A mechanism of how alcohol consumption promotes human breast cancer


Alcohol has been shown to increase the risk of breast cancer development. However, the exact mechanism through which ethanol promotes breast cancer is not well characterized. This experiment aims to delve deeper in the specifics of the mechanism, which can be generally described as follows: ethanol is converted to acetaldehyde, a toxic intermediate, which is thought to promote tumor growth. Acetaldehyde induces oxidative stress, which generates reactive oxygen species (ROS) that directly interact with the DNA, contributing to DNA damage. Acetaldehyde is then converted to acetyl-CoA or synthesizes ketone bodies. But the question remains: how does ethanol interact with the tumor’s microenvironment?

Alcohol is known to contribute to the development of fibrotic liver disease and advance the process of fibrosis. Liver fibrosis is caused by liver inflammation: collagen fiber deposits in the extracellular space of liver cells, causing liver cell hardening and loss of blood infusion. During fibrosis, myofibroblasts, which are employed in tissue repair during wound healing but can impair organ function during fibrosis, are generated in the liver, are thought to be related to cancer associated-fibroblasts, and are a key fibrotic component of breast cancer.

In order to study the effects of alcohol on breast cancer, Sanchez-Alvarez et al. performed a series of experiments to examine how ethanol treatment advances the generation of ROS in human fibroblasts, driving tumor growth and metastasis. Their main hypothesis was that ethanol induces metabolic changes in the tumor microenvironment, enhancing epithelial tumor growth.

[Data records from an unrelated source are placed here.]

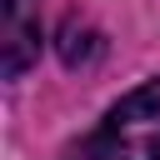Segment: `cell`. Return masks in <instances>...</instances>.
Returning <instances> with one entry per match:
<instances>
[{
	"label": "cell",
	"mask_w": 160,
	"mask_h": 160,
	"mask_svg": "<svg viewBox=\"0 0 160 160\" xmlns=\"http://www.w3.org/2000/svg\"><path fill=\"white\" fill-rule=\"evenodd\" d=\"M65 160H115V155L105 150V140H100V135H90V140H80V145H70V150H65Z\"/></svg>",
	"instance_id": "3957f363"
},
{
	"label": "cell",
	"mask_w": 160,
	"mask_h": 160,
	"mask_svg": "<svg viewBox=\"0 0 160 160\" xmlns=\"http://www.w3.org/2000/svg\"><path fill=\"white\" fill-rule=\"evenodd\" d=\"M0 50H5V75H25L35 60H40V0H5V35H0Z\"/></svg>",
	"instance_id": "7a4b0ae2"
},
{
	"label": "cell",
	"mask_w": 160,
	"mask_h": 160,
	"mask_svg": "<svg viewBox=\"0 0 160 160\" xmlns=\"http://www.w3.org/2000/svg\"><path fill=\"white\" fill-rule=\"evenodd\" d=\"M115 160H160V80L130 90L95 130Z\"/></svg>",
	"instance_id": "6da1fadb"
}]
</instances>
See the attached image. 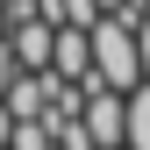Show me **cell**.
Returning <instances> with one entry per match:
<instances>
[{
  "label": "cell",
  "instance_id": "obj_1",
  "mask_svg": "<svg viewBox=\"0 0 150 150\" xmlns=\"http://www.w3.org/2000/svg\"><path fill=\"white\" fill-rule=\"evenodd\" d=\"M86 43H93V79H100V86L129 93V86L143 79V57H136V22H122V14H100V22L86 29Z\"/></svg>",
  "mask_w": 150,
  "mask_h": 150
},
{
  "label": "cell",
  "instance_id": "obj_2",
  "mask_svg": "<svg viewBox=\"0 0 150 150\" xmlns=\"http://www.w3.org/2000/svg\"><path fill=\"white\" fill-rule=\"evenodd\" d=\"M50 71H57V79H86V71H93V43H86V29H71V22L50 29Z\"/></svg>",
  "mask_w": 150,
  "mask_h": 150
},
{
  "label": "cell",
  "instance_id": "obj_3",
  "mask_svg": "<svg viewBox=\"0 0 150 150\" xmlns=\"http://www.w3.org/2000/svg\"><path fill=\"white\" fill-rule=\"evenodd\" d=\"M122 150H150V79L122 93Z\"/></svg>",
  "mask_w": 150,
  "mask_h": 150
},
{
  "label": "cell",
  "instance_id": "obj_4",
  "mask_svg": "<svg viewBox=\"0 0 150 150\" xmlns=\"http://www.w3.org/2000/svg\"><path fill=\"white\" fill-rule=\"evenodd\" d=\"M136 57H143V79H150V7L136 14Z\"/></svg>",
  "mask_w": 150,
  "mask_h": 150
},
{
  "label": "cell",
  "instance_id": "obj_5",
  "mask_svg": "<svg viewBox=\"0 0 150 150\" xmlns=\"http://www.w3.org/2000/svg\"><path fill=\"white\" fill-rule=\"evenodd\" d=\"M7 129H14V115H7V107H0V150H7Z\"/></svg>",
  "mask_w": 150,
  "mask_h": 150
},
{
  "label": "cell",
  "instance_id": "obj_6",
  "mask_svg": "<svg viewBox=\"0 0 150 150\" xmlns=\"http://www.w3.org/2000/svg\"><path fill=\"white\" fill-rule=\"evenodd\" d=\"M7 71H14V64H7V50H0V79H7Z\"/></svg>",
  "mask_w": 150,
  "mask_h": 150
},
{
  "label": "cell",
  "instance_id": "obj_7",
  "mask_svg": "<svg viewBox=\"0 0 150 150\" xmlns=\"http://www.w3.org/2000/svg\"><path fill=\"white\" fill-rule=\"evenodd\" d=\"M0 29H7V0H0Z\"/></svg>",
  "mask_w": 150,
  "mask_h": 150
},
{
  "label": "cell",
  "instance_id": "obj_8",
  "mask_svg": "<svg viewBox=\"0 0 150 150\" xmlns=\"http://www.w3.org/2000/svg\"><path fill=\"white\" fill-rule=\"evenodd\" d=\"M107 7H122V0H100V14H107Z\"/></svg>",
  "mask_w": 150,
  "mask_h": 150
},
{
  "label": "cell",
  "instance_id": "obj_9",
  "mask_svg": "<svg viewBox=\"0 0 150 150\" xmlns=\"http://www.w3.org/2000/svg\"><path fill=\"white\" fill-rule=\"evenodd\" d=\"M107 150H122V143H107Z\"/></svg>",
  "mask_w": 150,
  "mask_h": 150
},
{
  "label": "cell",
  "instance_id": "obj_10",
  "mask_svg": "<svg viewBox=\"0 0 150 150\" xmlns=\"http://www.w3.org/2000/svg\"><path fill=\"white\" fill-rule=\"evenodd\" d=\"M143 7H150V0H143Z\"/></svg>",
  "mask_w": 150,
  "mask_h": 150
}]
</instances>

To test this hypothesis, they used a co-culture system of fibroblasts with MCF7 human breast cancer cells, and human telomerase reverse transcriptase (hTERT)-immortalized fibroblasts, cells that give rise to connective tissue and proliferate indefinitely. They placed fibroblasts in two plates, one with just fibroblasts and another with MCF7 cells, controlling with a plate with untreated cells. Two days later, these cells were treated with ethanol for 72 hours.

They found that ethanol treatment increased ROS production and oxidative stress in cancer-associated fibroblasts. Specifically ROS production increased by 35% in the fibroblasts culture alone when compared with control cells, and 58% in the fibroblasts-cancer cells co-culture. Ethanol was also shown to convert cancer cells to a status associated with more aggressive behavior and a worse prognosis.

Their observations led them to formulate a “two-compartment” metabolic model, in which ethanol treatment induces ketone production in fibroblasts and ketone re-utilization in cancer cells, resulting in tumor cell growth through oxidative mitochondrial metabolism.

Their research is important because it illuminates the mechanism of alcohol consumption metabolically converting “low-risk” breast cancer patients to “high-risk.” This information could be used for breast cancer prevention and therapy, working to reduce the risk of breast cancer in women who consistently drink.